Belén Iglesias

Personal information
- Full name: Belén Iglesias Marcos
- Born: 6 July 1996 (age 30) Madrid, Spain

Sport
- Sport: Field hockey
- Position: Forward
- Club: Großflottbeker THGC

National team
- Years: Team / Caps / Goals
- 2016–2017: Spain U–21 / 13 / (6)
- 2017–: Spain / 49 / (11)

Medal record
Women's field hockey
Representing Spain
EuroHockey Nations Championship
| Bronze medal – third place | 2019 Antwerp | Team |

= Belén Iglesias =

Spanish field hockey player (born 1996)

Belén Iglesias Marcos (born 6 July 1996) is a field hockey player from Spain, who plays as a forward.

==Personal life==
Belén Iglesias was born and raised in Madrid, Spain.
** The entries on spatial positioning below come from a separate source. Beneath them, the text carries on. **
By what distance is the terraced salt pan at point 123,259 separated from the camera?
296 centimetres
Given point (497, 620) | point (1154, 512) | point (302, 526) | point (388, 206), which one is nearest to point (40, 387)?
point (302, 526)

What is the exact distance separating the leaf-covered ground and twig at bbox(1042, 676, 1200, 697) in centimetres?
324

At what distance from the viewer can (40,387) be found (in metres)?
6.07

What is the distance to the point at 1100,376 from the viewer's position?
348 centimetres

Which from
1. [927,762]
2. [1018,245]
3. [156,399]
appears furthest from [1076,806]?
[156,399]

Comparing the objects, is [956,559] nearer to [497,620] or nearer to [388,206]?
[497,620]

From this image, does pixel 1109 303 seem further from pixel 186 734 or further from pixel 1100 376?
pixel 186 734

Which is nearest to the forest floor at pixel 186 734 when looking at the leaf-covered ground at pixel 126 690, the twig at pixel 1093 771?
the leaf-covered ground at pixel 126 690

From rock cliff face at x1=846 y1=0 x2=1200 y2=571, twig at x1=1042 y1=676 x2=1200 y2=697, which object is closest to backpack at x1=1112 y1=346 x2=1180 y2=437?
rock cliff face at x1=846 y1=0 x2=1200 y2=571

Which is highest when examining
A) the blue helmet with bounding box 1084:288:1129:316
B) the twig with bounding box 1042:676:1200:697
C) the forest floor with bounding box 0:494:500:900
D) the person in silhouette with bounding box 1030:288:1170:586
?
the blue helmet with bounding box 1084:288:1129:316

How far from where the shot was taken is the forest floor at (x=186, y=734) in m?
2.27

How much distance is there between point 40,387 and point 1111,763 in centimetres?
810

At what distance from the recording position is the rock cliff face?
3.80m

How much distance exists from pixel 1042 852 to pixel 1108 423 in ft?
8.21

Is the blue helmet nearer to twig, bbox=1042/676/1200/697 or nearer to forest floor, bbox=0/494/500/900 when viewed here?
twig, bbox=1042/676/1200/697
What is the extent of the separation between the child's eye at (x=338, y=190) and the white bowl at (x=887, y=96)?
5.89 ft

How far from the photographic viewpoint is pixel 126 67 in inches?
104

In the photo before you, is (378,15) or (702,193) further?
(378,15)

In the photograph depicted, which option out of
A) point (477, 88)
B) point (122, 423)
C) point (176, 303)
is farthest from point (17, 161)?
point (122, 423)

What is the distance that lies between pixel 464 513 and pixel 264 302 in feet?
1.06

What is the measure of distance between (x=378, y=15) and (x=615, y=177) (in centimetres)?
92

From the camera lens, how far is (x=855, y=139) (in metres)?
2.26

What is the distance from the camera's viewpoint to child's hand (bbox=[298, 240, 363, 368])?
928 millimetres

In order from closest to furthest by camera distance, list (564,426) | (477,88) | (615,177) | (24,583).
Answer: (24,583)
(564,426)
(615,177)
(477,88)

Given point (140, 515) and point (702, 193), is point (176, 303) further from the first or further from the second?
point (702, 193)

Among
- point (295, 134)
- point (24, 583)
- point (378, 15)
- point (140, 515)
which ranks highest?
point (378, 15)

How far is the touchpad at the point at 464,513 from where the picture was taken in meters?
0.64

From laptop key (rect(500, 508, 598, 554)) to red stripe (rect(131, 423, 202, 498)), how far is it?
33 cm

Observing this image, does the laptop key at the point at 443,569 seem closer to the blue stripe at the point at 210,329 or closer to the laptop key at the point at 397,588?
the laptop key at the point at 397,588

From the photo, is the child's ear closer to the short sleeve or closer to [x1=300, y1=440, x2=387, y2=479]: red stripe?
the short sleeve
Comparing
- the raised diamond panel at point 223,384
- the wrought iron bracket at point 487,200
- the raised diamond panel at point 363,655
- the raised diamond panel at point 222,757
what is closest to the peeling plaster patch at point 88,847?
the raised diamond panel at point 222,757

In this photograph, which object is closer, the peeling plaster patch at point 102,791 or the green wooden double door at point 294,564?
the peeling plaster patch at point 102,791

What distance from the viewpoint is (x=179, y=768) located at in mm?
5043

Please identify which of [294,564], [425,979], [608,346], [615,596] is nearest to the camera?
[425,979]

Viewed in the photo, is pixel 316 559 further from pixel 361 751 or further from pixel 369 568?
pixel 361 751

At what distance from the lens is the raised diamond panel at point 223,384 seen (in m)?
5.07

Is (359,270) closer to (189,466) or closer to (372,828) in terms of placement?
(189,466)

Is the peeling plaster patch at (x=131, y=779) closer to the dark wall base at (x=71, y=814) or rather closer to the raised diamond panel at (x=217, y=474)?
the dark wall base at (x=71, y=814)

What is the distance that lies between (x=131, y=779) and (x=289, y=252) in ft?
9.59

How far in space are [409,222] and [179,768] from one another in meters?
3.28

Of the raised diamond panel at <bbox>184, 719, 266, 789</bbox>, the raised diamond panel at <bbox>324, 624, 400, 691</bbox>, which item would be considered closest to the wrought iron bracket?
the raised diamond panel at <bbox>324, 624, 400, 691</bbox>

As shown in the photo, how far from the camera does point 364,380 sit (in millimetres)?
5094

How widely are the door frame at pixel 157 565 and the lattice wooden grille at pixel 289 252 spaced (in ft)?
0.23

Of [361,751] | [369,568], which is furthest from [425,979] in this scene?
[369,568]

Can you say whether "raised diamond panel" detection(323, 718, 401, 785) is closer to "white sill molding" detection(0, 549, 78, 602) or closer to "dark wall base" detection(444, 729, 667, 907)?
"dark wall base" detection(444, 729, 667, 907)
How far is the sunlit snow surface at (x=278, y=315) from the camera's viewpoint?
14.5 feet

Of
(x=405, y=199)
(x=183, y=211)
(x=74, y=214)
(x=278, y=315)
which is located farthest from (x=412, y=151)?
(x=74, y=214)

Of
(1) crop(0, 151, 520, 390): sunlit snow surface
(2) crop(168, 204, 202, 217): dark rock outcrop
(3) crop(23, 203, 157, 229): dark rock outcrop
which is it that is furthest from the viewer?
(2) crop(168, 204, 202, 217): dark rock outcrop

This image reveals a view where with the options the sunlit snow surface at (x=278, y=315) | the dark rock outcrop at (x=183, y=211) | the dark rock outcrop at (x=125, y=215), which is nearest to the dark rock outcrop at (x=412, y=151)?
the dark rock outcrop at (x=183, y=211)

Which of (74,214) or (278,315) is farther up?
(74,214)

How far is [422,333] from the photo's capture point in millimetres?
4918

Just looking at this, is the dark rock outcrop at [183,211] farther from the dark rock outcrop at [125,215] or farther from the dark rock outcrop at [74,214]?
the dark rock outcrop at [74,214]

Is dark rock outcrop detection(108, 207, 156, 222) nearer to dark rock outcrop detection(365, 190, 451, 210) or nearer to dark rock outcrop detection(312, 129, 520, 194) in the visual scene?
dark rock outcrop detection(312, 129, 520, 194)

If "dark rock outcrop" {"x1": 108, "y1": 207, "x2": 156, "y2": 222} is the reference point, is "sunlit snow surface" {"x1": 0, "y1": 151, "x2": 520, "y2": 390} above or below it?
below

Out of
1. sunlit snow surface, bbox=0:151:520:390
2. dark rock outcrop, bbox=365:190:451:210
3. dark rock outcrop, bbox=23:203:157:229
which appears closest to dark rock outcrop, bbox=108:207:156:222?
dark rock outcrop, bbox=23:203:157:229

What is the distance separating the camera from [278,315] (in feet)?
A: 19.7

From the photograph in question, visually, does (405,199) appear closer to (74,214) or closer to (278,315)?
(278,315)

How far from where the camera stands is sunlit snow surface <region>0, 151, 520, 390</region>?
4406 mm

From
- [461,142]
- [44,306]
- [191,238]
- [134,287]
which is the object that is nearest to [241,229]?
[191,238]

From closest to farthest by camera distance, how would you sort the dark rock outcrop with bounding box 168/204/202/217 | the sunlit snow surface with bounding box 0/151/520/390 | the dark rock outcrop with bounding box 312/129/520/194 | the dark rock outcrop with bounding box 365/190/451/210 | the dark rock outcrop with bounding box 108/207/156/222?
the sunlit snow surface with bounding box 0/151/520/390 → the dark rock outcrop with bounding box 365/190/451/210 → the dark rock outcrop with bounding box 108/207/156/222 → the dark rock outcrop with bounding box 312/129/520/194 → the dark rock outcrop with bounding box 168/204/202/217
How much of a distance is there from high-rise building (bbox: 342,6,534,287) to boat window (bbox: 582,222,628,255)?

She is the younger sister of Álvaro Iglesias, who plays for the Spanish men's national team.

==Career==
===Club hockey===
Iglesias plays hockey for Großflottbeker THGC. Previously she represented Club de Campo in the División de Honor in Spain, and UHC Hamburg in the German Bundesliga.

===National teams===
====Under–21====
In 2016, Iglesias was a member of the Spanish Under–21 team at the FIH Junior World Cup in Santiago.

She followed this up with an appearance at the 2017 EuroHockey Junior Championship in Valencia where the team finished fifth.

====Red Sticks====
Iglesias made her debut for the Spanish national team, the 'Red Sticks', in 2017.

In 2019, she won her first medal with the national team, taking home bronze at the EuroHockey Championships in Antwerp.